The moment I feared for the last 17 months became a reality last night.  At 11:37 pm Saturday March 12th 2016 my sweet Ashlee took her final mortal breathe.  She was surrounded by all of her family and peacefully moved on to the next journey.  She no longer hurts, no longer feels pain, and no longer has to be worried.   For days friends and family visited with her, and spent the last precious moments of her life with her.  She made the moments count and provided us with memorable moments we will treasure forever.  She was so so strong, she didn't want to give in, but finally her little body gave into the light and warmth, and moved on to live with her Heavenly Parents again.  She has been and is so much to so many.  She taught us how to live a better life, gave us such a deep perspective none of us will ever be the same.
My heart is truly broken...the pain and sadness I feel is something I will never truly be able to descride.  However I know Ash is so happy now.  She is looking down on us all with that perfect understanding, and perfect love we all long for.  Although there will never be an explanation someone can give me in this life, she now knows the reasons why she had to walk such a difficult and painful road.  She is free.  She can run and jump and play again.
As she approached death the veil had been thin at times.  I know right where she is...and that place is perfect.  That place doesn't have cancer...that place only has LOVE and LIGHT.

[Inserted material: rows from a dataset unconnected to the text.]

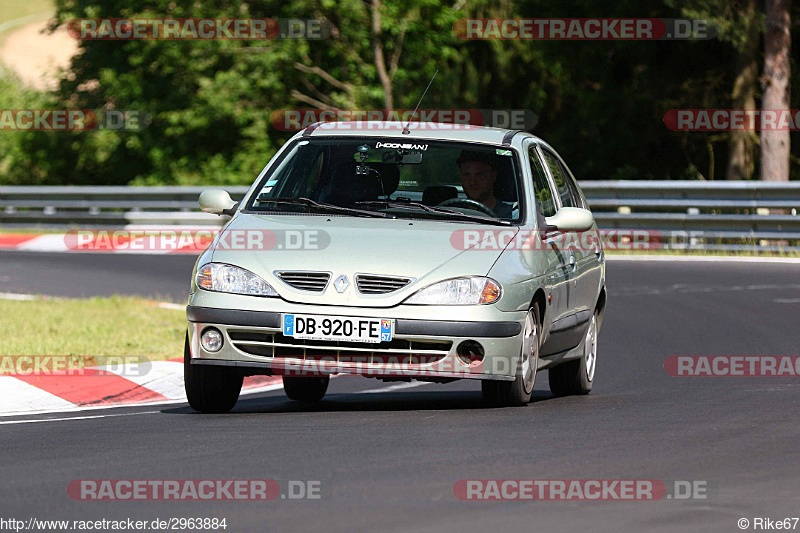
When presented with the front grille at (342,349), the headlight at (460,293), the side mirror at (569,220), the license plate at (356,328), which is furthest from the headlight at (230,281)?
the side mirror at (569,220)

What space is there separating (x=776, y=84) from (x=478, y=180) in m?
19.5

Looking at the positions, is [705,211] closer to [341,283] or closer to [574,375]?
[574,375]

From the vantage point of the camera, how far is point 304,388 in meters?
10.3

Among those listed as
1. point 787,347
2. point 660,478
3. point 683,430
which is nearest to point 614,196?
point 787,347

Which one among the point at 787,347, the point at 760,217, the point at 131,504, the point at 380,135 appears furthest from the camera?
the point at 760,217

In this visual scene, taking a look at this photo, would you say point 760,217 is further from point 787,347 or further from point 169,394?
point 169,394

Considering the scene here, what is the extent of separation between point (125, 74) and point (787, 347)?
98.7 feet

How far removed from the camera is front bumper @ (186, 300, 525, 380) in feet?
27.3

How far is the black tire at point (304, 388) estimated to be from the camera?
10.2 m

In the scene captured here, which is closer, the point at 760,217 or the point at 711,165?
the point at 760,217

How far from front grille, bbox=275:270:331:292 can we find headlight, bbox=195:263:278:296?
10 centimetres

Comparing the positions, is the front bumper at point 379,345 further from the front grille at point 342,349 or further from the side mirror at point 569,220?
the side mirror at point 569,220

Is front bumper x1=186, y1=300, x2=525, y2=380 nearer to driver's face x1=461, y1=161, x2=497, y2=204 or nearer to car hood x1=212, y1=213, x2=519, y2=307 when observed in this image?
car hood x1=212, y1=213, x2=519, y2=307

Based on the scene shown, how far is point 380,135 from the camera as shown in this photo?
9680 mm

A few days before she passed we talked about our lives...we were both able to say that we have no regrets...Ashlee lived a life that she was proud of...a life we were all proud of.

Ashlee- We all love and miss you so much.  We will all forever be touched by who you were...Thank you for everything you gave to us.  You are loved by so many!

We will be having her viewing this coming Friday the 18th from 6-8pm at the Kamas stake center, and Funeral services this coming Saturday the 19th at 11am at the same location.  I will post more details as we get closer.